The first cases of political grouping of the regions for economic opposition to the "centre" have been registered. This has been furthered by the rash attempt of the "centre" to "introduce proper order" (for example, the Law on the Budget System for 1992, adopted on July 17, 1992 by the Supreme Soviet of the Russian Federation, and Parliament's resolutions, which envisage sanctions against regions violating two-channel taxation). The fact that these blocs are being formed at a "qualitatively new stage" is rather disturbing. Some of the republics not only "prepare to take additional measures in fortifying their state sovereignty", but also unite in their struggle against the Centre (i.e., the signing of a joint declaration by the leaderships of Tatarstan, Bashkortostan and Sakha (Yakutia), targeted against the aforesaid decision of the Parliament). "The qualitatively new stage" also includes the fact that both the subjects of the Federation Treaty (in this case, Bashkortostan and Sakha (Yakutia), and the republics that did not sign it (Tatarstan)) are beginning to band together

against the federal Centre. This presents a threat to the present Federation and may lead to a situation in which at least some of the republics will rescind their signing of the Federation Treaty.

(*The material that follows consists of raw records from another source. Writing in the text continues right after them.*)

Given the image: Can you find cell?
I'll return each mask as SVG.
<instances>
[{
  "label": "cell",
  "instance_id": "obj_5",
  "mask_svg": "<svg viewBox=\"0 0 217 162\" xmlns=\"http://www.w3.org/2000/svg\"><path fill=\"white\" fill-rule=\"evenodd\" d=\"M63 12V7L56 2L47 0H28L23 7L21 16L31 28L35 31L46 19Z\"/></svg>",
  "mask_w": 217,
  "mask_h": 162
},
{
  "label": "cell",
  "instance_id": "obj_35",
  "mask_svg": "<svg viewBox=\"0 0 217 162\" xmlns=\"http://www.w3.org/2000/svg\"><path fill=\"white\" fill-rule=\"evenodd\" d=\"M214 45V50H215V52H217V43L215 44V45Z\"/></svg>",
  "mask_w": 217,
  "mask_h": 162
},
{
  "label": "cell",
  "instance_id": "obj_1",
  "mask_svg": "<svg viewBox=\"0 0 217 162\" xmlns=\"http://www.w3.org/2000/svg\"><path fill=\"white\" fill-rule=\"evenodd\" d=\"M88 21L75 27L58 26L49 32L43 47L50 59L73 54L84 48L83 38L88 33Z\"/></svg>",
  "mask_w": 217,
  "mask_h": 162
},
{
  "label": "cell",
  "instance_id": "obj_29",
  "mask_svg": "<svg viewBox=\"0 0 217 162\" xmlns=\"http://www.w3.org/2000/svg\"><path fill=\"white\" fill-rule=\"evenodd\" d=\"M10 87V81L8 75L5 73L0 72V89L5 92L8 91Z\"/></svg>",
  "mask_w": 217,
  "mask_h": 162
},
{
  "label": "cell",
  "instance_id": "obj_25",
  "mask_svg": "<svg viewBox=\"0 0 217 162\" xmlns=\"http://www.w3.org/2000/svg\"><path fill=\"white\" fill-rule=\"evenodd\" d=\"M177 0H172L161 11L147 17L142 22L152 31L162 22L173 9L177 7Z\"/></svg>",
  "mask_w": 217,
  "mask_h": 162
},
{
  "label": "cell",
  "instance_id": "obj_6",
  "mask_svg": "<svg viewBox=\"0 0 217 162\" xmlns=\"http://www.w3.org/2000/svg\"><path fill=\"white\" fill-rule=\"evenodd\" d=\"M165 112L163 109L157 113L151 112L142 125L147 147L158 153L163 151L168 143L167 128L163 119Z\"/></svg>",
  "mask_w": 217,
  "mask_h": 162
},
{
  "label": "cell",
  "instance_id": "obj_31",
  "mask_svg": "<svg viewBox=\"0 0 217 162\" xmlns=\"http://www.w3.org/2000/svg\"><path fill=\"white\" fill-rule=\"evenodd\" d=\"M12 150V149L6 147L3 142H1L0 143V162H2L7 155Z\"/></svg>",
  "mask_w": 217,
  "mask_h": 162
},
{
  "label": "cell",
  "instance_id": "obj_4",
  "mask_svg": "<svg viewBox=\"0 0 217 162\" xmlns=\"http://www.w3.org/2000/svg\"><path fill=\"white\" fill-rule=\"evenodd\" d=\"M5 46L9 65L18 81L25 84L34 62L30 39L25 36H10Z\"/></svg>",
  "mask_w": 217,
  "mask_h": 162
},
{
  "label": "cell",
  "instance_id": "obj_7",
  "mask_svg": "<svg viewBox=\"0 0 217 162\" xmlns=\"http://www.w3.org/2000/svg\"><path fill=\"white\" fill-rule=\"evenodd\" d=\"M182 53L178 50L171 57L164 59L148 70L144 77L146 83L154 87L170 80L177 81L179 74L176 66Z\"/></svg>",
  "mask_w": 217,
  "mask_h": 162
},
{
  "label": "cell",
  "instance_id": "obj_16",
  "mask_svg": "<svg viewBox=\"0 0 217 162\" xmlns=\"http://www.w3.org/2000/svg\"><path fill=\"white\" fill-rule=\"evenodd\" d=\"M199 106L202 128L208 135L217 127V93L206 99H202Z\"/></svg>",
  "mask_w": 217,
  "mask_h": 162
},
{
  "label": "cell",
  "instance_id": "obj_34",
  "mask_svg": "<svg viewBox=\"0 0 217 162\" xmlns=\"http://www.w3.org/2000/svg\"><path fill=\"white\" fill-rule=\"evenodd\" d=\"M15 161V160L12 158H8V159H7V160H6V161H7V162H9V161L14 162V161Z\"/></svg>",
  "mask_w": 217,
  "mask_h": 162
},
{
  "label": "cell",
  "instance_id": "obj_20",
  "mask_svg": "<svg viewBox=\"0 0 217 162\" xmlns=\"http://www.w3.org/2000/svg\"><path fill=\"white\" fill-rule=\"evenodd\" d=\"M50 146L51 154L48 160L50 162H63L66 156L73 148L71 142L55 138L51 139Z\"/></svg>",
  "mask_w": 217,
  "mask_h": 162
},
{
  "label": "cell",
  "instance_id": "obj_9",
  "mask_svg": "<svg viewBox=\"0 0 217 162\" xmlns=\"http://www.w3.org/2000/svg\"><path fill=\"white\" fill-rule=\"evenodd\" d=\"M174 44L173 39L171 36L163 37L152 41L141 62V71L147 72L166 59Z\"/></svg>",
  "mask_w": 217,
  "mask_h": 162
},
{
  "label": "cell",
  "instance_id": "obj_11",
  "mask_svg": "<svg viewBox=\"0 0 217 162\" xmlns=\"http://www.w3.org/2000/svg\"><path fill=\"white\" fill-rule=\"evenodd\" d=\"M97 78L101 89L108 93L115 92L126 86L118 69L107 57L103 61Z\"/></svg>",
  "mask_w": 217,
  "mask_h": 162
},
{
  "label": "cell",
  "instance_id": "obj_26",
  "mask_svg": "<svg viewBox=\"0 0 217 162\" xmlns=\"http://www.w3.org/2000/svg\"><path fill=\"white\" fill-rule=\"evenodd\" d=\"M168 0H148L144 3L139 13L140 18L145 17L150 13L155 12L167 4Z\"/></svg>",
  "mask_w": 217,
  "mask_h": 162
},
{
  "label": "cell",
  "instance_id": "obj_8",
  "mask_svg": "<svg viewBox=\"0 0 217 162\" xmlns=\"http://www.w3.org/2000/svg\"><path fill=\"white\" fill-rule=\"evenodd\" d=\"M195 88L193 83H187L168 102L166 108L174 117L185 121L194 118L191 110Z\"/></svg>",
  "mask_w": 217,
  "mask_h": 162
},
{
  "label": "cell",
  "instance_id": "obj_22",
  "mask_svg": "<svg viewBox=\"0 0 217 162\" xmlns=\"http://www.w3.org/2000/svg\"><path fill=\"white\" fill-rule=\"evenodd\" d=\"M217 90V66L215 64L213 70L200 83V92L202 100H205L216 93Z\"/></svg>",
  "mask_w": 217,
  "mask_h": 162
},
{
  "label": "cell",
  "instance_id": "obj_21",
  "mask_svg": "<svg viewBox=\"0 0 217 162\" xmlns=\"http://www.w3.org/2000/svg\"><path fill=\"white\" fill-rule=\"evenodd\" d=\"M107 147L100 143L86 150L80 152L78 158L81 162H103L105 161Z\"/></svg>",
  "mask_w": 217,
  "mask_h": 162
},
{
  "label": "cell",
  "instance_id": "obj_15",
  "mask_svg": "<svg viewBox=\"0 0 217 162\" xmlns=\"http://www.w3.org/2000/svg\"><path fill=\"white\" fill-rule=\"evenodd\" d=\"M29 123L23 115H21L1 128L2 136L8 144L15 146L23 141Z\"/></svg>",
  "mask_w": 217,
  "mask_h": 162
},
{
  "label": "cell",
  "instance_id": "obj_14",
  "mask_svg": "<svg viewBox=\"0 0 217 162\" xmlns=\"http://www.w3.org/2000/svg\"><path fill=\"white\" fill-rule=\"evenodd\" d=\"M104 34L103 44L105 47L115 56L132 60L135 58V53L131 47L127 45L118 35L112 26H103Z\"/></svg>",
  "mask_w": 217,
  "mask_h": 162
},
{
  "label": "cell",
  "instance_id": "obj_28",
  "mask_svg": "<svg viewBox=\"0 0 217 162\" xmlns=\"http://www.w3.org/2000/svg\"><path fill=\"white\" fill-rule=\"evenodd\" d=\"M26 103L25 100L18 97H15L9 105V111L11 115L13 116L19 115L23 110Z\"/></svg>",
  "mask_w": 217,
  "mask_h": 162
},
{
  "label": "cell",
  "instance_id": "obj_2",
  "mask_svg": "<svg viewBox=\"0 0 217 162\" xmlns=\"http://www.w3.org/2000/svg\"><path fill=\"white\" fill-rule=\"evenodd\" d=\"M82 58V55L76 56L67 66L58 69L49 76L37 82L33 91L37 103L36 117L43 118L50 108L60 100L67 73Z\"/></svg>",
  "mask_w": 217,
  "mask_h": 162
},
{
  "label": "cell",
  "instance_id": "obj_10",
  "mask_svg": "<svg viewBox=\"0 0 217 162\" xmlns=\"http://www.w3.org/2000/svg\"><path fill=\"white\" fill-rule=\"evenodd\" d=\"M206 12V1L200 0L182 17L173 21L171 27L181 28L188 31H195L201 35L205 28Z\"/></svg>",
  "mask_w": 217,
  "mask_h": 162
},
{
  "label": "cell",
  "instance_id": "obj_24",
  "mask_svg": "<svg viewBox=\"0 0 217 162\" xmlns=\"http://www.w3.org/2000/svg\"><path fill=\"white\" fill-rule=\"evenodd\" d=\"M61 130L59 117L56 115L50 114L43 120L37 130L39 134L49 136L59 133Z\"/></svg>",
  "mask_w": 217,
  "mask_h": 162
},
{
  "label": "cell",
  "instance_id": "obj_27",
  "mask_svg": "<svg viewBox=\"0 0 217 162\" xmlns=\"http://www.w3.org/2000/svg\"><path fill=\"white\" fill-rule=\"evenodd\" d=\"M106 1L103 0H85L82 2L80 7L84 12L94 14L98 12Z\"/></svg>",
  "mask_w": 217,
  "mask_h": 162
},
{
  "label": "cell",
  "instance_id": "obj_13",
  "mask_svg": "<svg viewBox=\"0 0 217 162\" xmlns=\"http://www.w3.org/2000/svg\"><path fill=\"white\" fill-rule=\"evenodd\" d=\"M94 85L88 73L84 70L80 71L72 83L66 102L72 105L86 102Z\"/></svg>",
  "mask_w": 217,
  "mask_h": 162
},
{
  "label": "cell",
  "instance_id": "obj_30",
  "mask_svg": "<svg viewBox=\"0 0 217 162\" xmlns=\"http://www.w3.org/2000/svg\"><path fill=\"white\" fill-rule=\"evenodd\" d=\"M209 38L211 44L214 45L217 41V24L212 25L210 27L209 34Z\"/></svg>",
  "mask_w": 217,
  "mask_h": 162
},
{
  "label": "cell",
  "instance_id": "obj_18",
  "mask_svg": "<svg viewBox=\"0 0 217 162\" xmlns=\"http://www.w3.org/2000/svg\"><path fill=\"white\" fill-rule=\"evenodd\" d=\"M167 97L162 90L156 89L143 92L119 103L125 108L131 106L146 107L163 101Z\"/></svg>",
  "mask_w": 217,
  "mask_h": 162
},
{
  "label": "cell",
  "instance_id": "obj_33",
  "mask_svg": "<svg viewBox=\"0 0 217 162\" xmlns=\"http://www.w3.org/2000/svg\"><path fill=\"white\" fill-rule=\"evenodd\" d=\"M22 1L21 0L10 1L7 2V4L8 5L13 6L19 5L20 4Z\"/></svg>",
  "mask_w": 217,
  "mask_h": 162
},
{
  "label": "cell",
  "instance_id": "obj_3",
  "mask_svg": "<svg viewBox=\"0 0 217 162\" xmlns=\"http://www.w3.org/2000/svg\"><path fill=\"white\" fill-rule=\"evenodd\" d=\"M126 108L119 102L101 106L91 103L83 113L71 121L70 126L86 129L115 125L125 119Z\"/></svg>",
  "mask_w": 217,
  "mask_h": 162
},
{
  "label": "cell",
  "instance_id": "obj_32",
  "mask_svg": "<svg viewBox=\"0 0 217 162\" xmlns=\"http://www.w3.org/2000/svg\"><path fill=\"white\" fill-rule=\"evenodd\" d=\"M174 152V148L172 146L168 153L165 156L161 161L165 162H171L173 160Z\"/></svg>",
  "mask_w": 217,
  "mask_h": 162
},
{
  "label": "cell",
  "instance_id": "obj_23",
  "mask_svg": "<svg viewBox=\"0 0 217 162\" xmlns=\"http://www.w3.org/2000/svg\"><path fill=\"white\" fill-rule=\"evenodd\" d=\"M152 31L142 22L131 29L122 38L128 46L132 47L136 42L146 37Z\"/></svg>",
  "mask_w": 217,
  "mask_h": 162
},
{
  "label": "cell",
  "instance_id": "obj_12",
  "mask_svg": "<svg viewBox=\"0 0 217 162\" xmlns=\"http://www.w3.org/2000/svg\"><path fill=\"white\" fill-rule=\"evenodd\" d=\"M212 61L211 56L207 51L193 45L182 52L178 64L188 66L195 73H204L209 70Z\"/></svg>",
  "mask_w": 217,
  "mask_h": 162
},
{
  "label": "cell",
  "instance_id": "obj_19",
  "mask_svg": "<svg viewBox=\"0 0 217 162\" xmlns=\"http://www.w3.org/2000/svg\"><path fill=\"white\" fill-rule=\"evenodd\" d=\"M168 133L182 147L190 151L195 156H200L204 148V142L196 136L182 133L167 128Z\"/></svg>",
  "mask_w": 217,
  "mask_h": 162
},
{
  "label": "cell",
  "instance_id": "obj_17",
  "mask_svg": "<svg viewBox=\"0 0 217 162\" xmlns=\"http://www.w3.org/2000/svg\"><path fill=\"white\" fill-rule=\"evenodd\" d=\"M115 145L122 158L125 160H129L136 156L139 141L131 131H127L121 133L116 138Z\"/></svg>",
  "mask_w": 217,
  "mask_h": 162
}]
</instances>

Conflicts within separate regions deserve special mention. These may also include those between small nationalities and regional authorities. For example, the conflict in Primorski Krai between the Udydeya people and the administration of the krai arose because of the timber-felling by the South Korean corporation Hende, which was destroying the environment of the Udygea people. The Ussuriy Caussaks also supported the demands of the Udygea. Other conflicts may be between the Russian population and republican authorities declaring the independence of the republic. In the latter case, if the Russian population is densely distributed, then a demand for a Russian autonomy within the republic may arise. Such a situation was developing some time ago in the Republic of Sakha (Yakutia). Also the demands of some nationalities to create national areas (for example, the Congress of the Shapsug People set forth such demands in the Krasnodar Krai), and potential clashes between the regions can be classified as conflicts of the latter type. The conflicts between regions are connected with the fact that many of the borders between the republics and oblasts of the Russian Federation are rather ill-defined, and there are cases in which a city administratively subordinated to one oblast is mostly situated on the territory of another republic (such as Saratov, which is situated on the border- line of the Nizhni Novgorod oblast and Mordovia).